According to public data, Tebu International is one of the leading large-scale sports fashion and sporting goods enterprises in China, mainly designing, developing, manufacturing and selling sports goods mainly including shoes, clothing and accessories. Tebu International, headquartered in Quanzhou, Fujian Province, started out by providing OEM services. It has produced sneakers for many international famous brands.
The financial report shows that in 2018, the operating revenue of Tebu International increased by 24.8% year on year to 6.4 billion yuan, which is higher than expected, mainly due to the increase of the sales out rate of more than 75% after the success of the company's strategic transformation, the increase of dealers' replenishment orders and the high growth of retail store sales after the upgrading of stores and channel optimization, of which the revenue of shoes and clothing increased by 20.5% and 32.3% year on year, respectively, accounting for 61.5% 36.4%。

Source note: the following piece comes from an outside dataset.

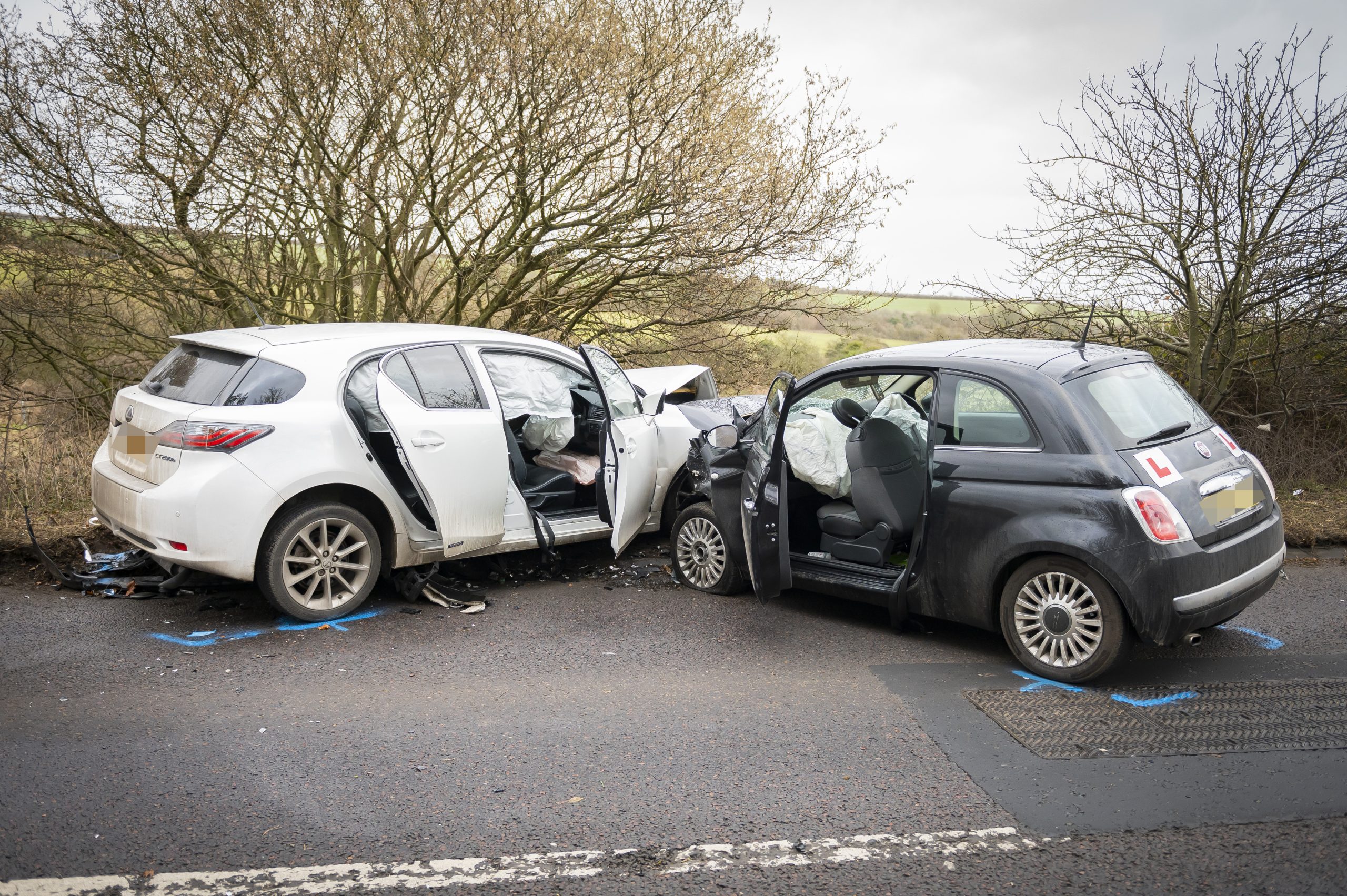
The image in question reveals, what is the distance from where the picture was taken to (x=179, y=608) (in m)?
5.96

The gross profit margin increased by 0.4PCT to 44.3% year on year, mainly due to the increase in the proportion of revenue from functional products with high unit price, and the strengthening of cost control in the supply chain by Tebu International, where the gross profit margin of shoes and clothing increased by 0.6PCT, 0.4PCT to 45.6% and 42.6% respectively. The net profit attributable to the parent company increased by 60.9% year on year to 657 million yuan, which was higher than expected, mainly because of the large increase in financial income, government subsidies, wealth management interest income and other income, and the general and administrative expenses decreased due to the superposition of the company's offset of the provision for impairment of accounts receivable, and the net profit growth was higher than the income.

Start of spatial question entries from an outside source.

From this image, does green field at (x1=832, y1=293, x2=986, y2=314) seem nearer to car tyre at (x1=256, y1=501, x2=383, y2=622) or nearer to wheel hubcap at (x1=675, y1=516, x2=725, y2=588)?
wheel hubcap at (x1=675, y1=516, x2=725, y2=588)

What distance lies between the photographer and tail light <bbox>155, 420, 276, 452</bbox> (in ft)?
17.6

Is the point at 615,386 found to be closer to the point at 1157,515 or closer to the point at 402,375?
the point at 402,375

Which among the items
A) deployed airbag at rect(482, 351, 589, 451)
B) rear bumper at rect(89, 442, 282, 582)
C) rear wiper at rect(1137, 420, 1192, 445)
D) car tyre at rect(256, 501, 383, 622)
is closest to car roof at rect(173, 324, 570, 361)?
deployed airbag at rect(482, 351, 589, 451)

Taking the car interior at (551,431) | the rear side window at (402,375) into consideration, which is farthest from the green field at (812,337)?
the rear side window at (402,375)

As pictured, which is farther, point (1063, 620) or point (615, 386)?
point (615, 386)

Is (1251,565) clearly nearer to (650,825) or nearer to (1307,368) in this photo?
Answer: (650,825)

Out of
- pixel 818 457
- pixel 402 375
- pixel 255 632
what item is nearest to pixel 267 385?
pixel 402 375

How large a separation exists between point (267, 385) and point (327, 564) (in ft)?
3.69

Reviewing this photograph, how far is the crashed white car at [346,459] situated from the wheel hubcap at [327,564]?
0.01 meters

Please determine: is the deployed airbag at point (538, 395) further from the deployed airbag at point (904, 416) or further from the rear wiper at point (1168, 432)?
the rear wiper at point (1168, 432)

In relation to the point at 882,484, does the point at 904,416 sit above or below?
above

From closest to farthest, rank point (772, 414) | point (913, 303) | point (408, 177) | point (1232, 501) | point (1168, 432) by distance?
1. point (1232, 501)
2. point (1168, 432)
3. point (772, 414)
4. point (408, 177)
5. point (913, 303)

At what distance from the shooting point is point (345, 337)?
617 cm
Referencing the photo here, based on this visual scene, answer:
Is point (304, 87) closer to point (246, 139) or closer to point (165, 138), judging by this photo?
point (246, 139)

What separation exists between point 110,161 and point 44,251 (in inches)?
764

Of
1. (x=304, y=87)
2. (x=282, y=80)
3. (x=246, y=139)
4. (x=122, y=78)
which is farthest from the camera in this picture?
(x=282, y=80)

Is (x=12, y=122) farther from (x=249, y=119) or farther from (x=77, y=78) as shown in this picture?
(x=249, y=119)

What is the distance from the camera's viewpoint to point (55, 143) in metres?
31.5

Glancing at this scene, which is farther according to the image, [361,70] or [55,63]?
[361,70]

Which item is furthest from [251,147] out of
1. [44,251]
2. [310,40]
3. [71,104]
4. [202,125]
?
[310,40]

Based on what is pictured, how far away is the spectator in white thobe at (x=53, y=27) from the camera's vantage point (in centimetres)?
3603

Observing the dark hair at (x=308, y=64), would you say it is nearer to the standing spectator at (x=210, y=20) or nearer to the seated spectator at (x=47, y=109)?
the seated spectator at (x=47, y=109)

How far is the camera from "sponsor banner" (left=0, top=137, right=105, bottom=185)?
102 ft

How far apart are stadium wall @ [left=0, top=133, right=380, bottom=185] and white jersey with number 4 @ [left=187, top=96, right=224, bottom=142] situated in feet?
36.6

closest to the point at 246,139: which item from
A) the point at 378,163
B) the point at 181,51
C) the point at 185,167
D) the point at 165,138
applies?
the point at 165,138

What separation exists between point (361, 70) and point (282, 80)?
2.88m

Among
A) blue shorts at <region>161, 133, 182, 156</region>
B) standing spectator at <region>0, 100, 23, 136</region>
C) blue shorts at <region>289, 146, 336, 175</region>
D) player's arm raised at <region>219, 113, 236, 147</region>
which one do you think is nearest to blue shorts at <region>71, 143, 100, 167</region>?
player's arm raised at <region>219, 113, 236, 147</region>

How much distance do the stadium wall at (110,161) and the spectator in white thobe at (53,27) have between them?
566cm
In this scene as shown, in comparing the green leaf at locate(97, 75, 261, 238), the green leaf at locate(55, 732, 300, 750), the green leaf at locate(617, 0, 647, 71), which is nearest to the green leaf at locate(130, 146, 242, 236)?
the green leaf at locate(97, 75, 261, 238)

Li Jie, an analyst with Everbright Securities, said that with Tebu International's cooperation with international brands to expand the domestic market, the multi brand strategy has been implemented. In March this year, Tebu International announced the establishment of a joint venture with Wolverine Group to expand the two major brands of Saucony and Merrell in mainland China, Hong Kong and Macao. In fiscal 2018, the global business of the two brands respectively achieved a decline in the number of units and a moderate increase in the number of units. Saucony and Merrell will enrich the company's current product matrix, supplement high-end professional running shoes and outdoor climbing products, and strengthen the company's professional sports brand image.
In terms of business collaboration, the above two brands will expand the industrial resources of Tebu International in the channel end and supply chain end, accumulate international multi brand operation experience, and cultivate and strengthen their own team strength; Tebu can provide leading channels, marketing and supply chain resources in the local market, expand stores to sell high-end classic series and customized product styles for the Chinese market through joint ventures. Li Jie predicted that the joint venture would reach the balance of income and expenditure in about three years, thus generating profit contribution.